-------- Given text

In [None]:
#| default_exp utils

# Utilities
> Various utilities

In [None]:
#| export
from pathlib import Path
from netCDF4 import Dataset
from fastcore.test import test_eq
import fastcore.all as fc
import pandas as pd
import numpy as np
import requests
from shapely import MultiPoint
from operator import attrgetter
from dataclasses import dataclass

from marisco.configs import species_lut_path, sediments_lut_path

import jellyfish as jf
from collections.abc import Callable

## Callbacks

In [None]:
#| export
class Callback(): order = 0

In [None]:
#| export
def run_cbs(cbs, obj=None):
    for cb in sorted(cbs, key=attrgetter('order')):
        if cb.__doc__: obj.logs.append(cb.__doc__)
        cb(obj)

In [None]:
#| export
class Transformer():
    def __init__(self, dfs, cbs=None): 
        fc.store_attr()
        self.logs = []
        
    def callback(self):
        run_cbs(self.cbs, self)
        
    def __call__(self):
        self.callback()
        return self.dfs

## Validation

In [None]:
#| export
def has_valid_varname(
    var_names:list, # variable names
    cdl_path:str, # Path to MARIS CDL file (point of truth)
    group = None, # Check if the variable names is contained in the group
):
    "Check that proposed variable names are in MARIS CDL"
    has_valid = True
    
    if group != None:
        with Dataset(cdl_path) as nc:
            # Get variable names for group in CDL 
            grp_keys = nc.groups[group].variables.keys() # get any group
    else:
        with Dataset(cdl_path) as nc:
            # Get variable names in CDL for all groups
            grp_keys=[]
            for grp in nc.groups.values():
                grp_keys.extend(list(grp.variables.keys()))

----------------

## Task
In the utilities notebook above, which attribute does `run_cbs` use to sort the callbacks before running them?

-------- Data provided

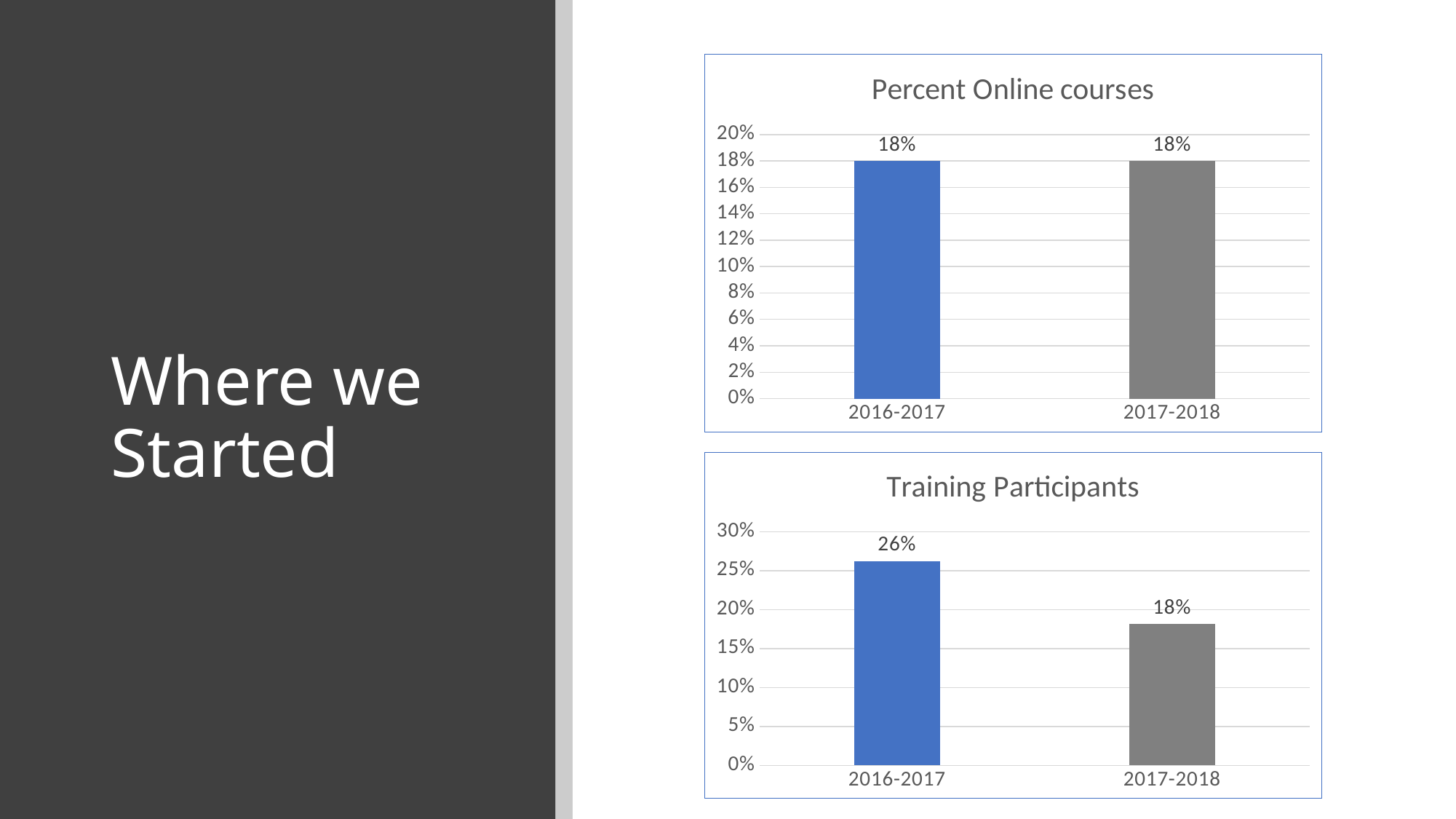
In the 'Training Participants' chart, do the values rise or fall from 2016-2017 to 2017-2018? fall In the 'Percent Online courses' chart, what is the value for 2017-2018? 18% In the 'Training Participants' chart, what is the value for 2016-2017? 26% How many categories are shown in the 'Percent Online courses' chart? 2 In the 'Training Participants' chart, which year has the highest value? 2016-2017 In the 'Training Participants' chart, is the value for 2016-2017 greater or less than 25%? greater In the 'Percent Online courses' chart, what is the value for 2016-2017? 18% What kind of chart is the 'Training Participants' chart? bar chart In the 'Training Participants' chart, what is the value for 2017-2018? 18% What is the title of the top chart on the slide? Percent Online courses In the 'Training Participants' chart, which year has the lowest value? 2017-2018 In the 'Training Participants' chart, what is the difference between the 2016-2017 and 2017-2018 values? 8%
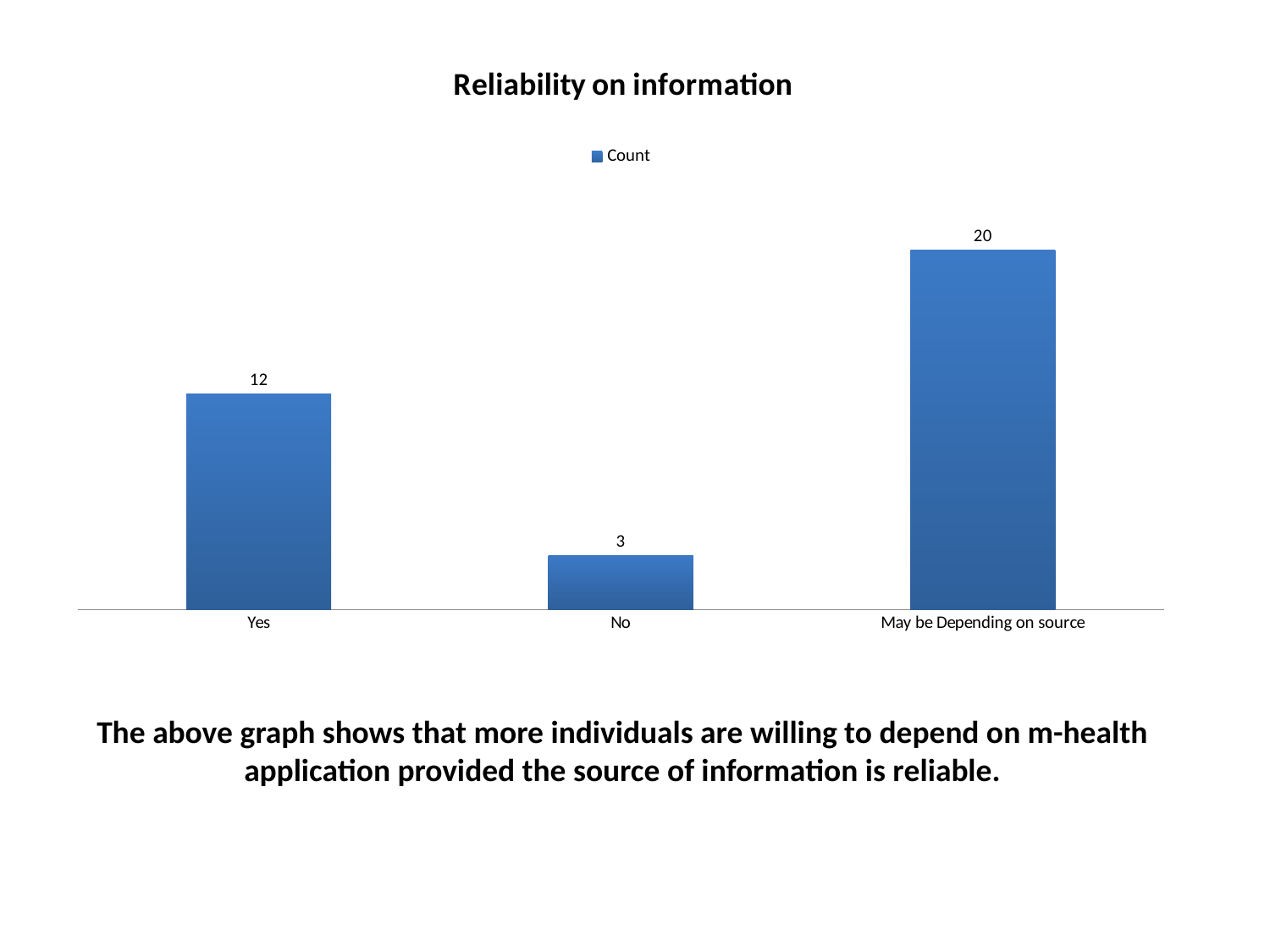
What is the Count for No? 3 What is the Count for May be Depending on source? 20 Which has a larger Count, Yes or No? Yes What is the difference between the Count for Yes and the Count for No? 9 What is the Count for Yes? 12 Which category has the highest Count? May be Depending on source How many categories are shown on the x axis? 3 Which category has the lowest Count? No How many series does the legend list? 1 What kind of chart is shown on the slide? Bar chart What is the title of the chart? Reliability on information What is the difference between the Count for May be Depending on source and the Count for Yes? 8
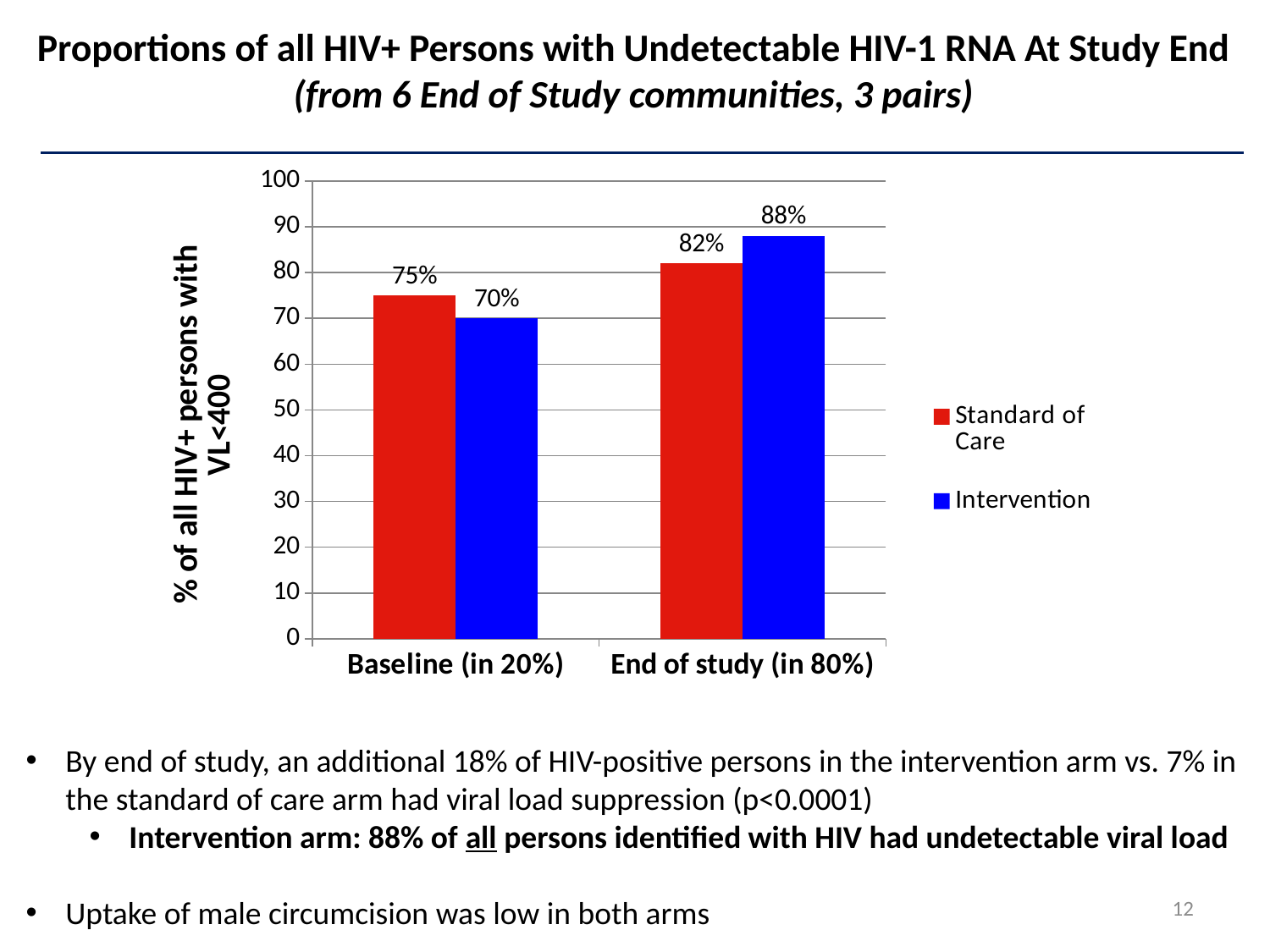
Which bar has the lowest value in the chart? Intervention at Baseline (in 20%) What is the value for Standard of Care at End of study (in 80%)? 82% How many series does the legend list? 2 What kind of chart is shown on the slide? Bar chart What is the difference between the Intervention values at End of study (in 80%) and Baseline (in 20%)? 18% What is the value for Intervention at Baseline (in 20%)? 70% At Baseline (in 20%), which is larger: Standard of Care or Intervention? Standard of Care What is the difference between the Intervention and Standard of Care values at End of study (in 80%)? 6% What is the value for Intervention at End of study (in 80%)? 88% What is the label of the y axis? % of all HIV+ persons with VL<400 What is the value for Standard of Care at Baseline (in 20%)? 75% Which series has the highest value at End of study (in 80%)? Intervention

----------------

## Answer section
`order`